* [Task prompt] For the material below, return exactly the lines starting at the one holding "Torrey Sectional Cushion" and ending at the one holding "Teens gets double the cum", counting both as part of the range.

Data shown section start

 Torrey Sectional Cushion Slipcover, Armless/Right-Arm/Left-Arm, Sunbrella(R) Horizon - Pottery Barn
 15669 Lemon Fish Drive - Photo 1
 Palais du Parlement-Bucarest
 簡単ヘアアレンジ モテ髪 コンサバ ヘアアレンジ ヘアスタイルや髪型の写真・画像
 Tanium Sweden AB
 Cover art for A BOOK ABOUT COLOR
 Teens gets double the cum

Data shown section end
Data shown section start

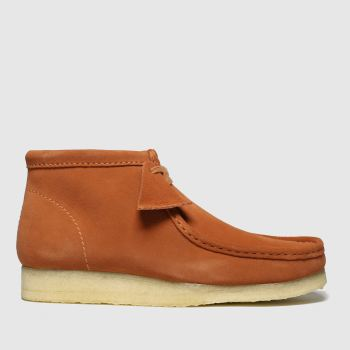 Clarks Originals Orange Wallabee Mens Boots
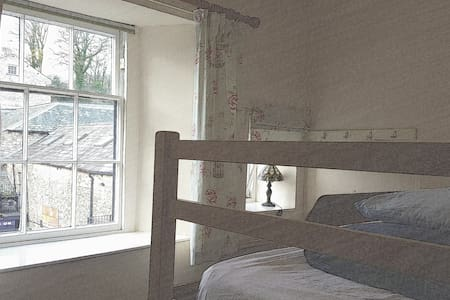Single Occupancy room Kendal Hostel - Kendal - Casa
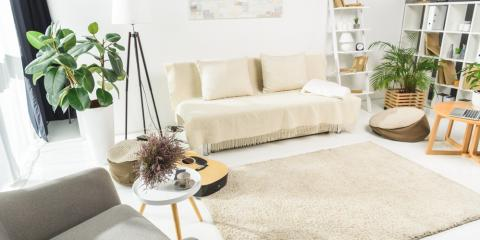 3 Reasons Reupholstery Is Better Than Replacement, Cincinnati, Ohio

Data shown section end
Data shown section start

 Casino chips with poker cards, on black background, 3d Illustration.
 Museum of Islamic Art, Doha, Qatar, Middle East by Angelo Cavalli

Data shown section end

* [Written answer]
 Torrey Sectional Cushion Slipcover, Armless/Right-Arm/Left-Arm, Sunbrella(R) Horizon - Pottery Barn
 15669 Lemon Fish Drive - Photo 1
 Palais du Parlement-Bucarest
 簡単ヘアアレンジ モテ髪 コンサバ ヘアアレンジ ヘアスタイルや髪型の写真・画像
 Tanium Sweden AB
 Cover art for A BOOK ABOUT COLOR
 Teens gets double the cum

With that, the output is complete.